Degree: Ph.D. in Biology
College/School: School of Environment, Arts and Society, College of Arts, Sciences & Education
The world’s amphibians are facing an extinction crisis. Michelle Thompson is on the front lines of their conservation.
Originally from Redondo Beach, Calif., Michelle decided to pursue a career in biology after a field trip to Anza-Borrengo National Park in California. She earned a bachelor’s degree from the University of California, San Diego. After earning a master’s degree, Michelle came to FIU to study amphibian and reptile ecology and conservation alongside Maureen Donnelly in the Herpetology Lab.
Michelle has dedicated her Ph.D. research to examining the effects of habitat change and loss — two of the biggest conservation threats — facing amphibians and reptiles in Costa Rica. Her work reveals the importance of vegetation growing near rivers, streams, lakes and lagoons as places of refuge for these threatened critters in changing landscapes. This can help resource managers pinpoint areas for conservation.

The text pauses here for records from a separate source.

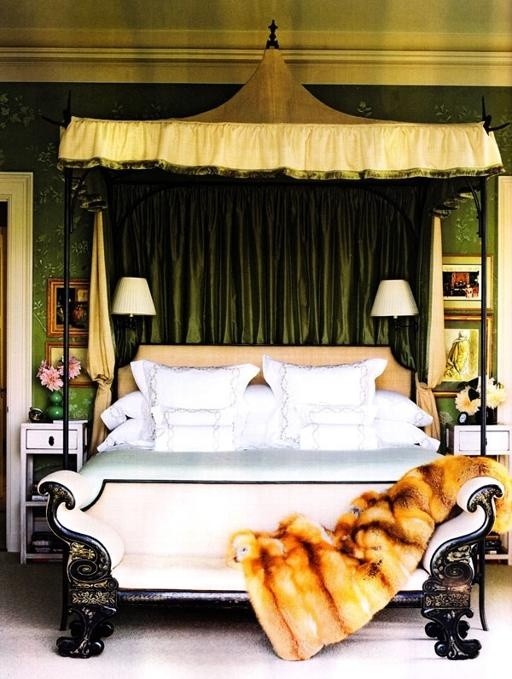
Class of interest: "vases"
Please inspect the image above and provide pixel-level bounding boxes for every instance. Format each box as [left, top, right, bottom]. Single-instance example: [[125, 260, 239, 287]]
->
[[46, 390, 65, 419], [476, 406, 493, 422]]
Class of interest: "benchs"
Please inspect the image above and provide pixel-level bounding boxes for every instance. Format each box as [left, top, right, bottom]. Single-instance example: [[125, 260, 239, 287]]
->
[[38, 469, 505, 658]]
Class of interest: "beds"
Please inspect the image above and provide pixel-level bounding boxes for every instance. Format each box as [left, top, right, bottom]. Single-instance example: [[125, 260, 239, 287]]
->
[[79, 343, 444, 480]]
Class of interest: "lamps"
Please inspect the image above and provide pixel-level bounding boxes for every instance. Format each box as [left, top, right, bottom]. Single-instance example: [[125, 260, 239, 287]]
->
[[110, 277, 157, 329], [370, 280, 420, 334]]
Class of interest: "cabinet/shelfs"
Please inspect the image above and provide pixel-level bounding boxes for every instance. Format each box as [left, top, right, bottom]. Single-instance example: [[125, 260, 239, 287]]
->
[[447, 423, 510, 456], [21, 420, 90, 564]]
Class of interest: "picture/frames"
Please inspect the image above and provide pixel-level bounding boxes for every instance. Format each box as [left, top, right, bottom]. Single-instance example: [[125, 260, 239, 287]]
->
[[433, 253, 494, 398], [46, 278, 99, 387]]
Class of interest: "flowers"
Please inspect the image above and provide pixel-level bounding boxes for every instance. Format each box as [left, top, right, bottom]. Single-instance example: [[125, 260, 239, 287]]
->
[[452, 375, 506, 416], [36, 355, 81, 390]]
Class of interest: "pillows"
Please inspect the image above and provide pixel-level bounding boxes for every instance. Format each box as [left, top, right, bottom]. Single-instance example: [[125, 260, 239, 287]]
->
[[128, 356, 389, 457]]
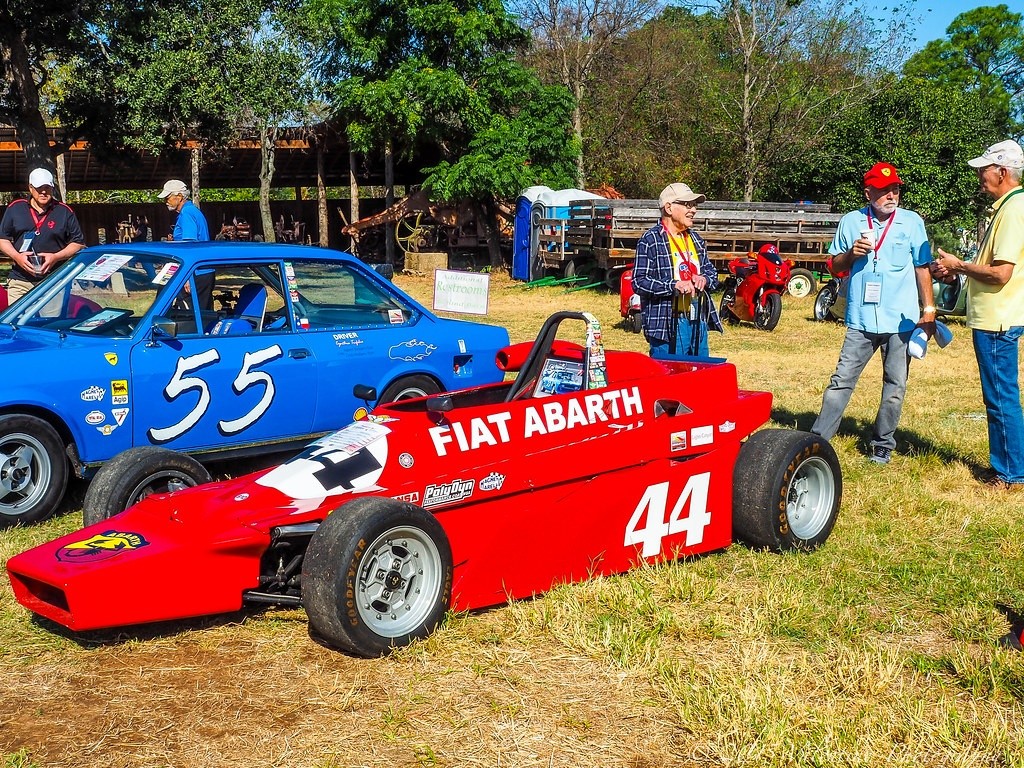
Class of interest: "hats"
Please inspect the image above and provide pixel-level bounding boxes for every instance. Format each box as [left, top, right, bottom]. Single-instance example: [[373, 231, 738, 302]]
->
[[156, 180, 190, 198], [863, 162, 904, 189], [29, 168, 54, 188], [656, 183, 706, 208], [967, 139, 1024, 169]]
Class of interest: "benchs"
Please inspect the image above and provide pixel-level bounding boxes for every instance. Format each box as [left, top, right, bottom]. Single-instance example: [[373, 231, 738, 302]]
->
[[305, 310, 389, 331]]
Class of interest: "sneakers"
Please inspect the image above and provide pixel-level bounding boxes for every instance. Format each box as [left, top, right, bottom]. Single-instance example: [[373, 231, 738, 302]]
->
[[976, 467, 1023, 494], [868, 442, 892, 464]]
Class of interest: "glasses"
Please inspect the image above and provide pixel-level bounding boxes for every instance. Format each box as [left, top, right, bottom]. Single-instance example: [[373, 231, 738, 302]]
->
[[672, 201, 698, 209]]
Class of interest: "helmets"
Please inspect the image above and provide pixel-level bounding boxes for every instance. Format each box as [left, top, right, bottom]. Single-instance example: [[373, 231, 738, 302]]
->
[[758, 244, 779, 255]]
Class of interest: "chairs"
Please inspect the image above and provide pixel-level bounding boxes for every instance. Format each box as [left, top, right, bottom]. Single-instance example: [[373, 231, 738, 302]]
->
[[504, 310, 609, 412], [204, 283, 269, 334]]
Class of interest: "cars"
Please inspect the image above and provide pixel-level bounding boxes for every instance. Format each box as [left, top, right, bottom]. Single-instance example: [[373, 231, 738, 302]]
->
[[0, 239, 508, 522], [0, 285, 102, 320]]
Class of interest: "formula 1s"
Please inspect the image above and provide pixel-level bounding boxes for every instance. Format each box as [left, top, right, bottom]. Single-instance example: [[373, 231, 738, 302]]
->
[[7, 310, 843, 657]]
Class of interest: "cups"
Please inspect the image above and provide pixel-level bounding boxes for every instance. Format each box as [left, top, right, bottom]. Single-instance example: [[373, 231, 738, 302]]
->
[[859, 229, 877, 252], [29, 254, 43, 276]]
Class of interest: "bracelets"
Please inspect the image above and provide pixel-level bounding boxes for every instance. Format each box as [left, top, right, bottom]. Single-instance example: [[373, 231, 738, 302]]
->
[[923, 306, 938, 313]]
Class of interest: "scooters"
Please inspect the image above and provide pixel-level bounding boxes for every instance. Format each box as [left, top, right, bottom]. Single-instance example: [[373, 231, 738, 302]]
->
[[612, 262, 645, 333]]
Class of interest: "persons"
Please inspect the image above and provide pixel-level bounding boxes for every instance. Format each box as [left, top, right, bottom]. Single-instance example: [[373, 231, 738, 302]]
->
[[128, 214, 156, 279], [0, 168, 85, 317], [632, 183, 722, 357], [157, 180, 215, 309], [810, 162, 937, 462], [929, 140, 1024, 494]]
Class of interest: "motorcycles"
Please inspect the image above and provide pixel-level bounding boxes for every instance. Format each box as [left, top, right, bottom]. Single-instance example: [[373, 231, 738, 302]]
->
[[918, 270, 968, 322], [718, 243, 794, 330], [814, 274, 843, 323]]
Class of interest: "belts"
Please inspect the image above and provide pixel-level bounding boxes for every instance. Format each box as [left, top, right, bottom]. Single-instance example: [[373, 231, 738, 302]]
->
[[677, 309, 706, 319]]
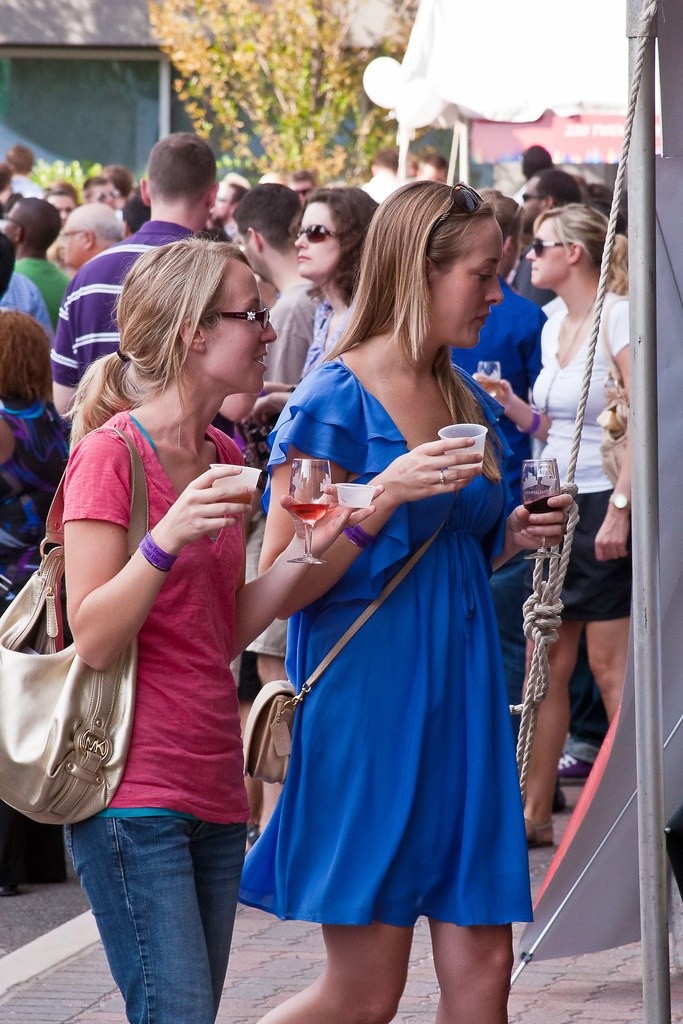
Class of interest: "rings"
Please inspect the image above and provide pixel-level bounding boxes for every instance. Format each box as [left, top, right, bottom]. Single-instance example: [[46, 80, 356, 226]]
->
[[439, 470, 447, 483]]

Michelle’s work has been recognized by the American Society of Ichthyologists and Herpetologists, an international society dedicated to the study of fish, reptiles and amphibians. She also earned a Fulbright U.S. Student Award allowing her to do research, live and serve as a cultural ambassador in Costa Rica.
Michelle is graduating with a Ph.D. in biology. She has been working for the Field Museum of Natural History in Chicago assessing conservation and management practices throughout South America. She will also examine the impacts of fungal diseases on amphibians in collaboration with FIU biologist Alessandro Catenazzi.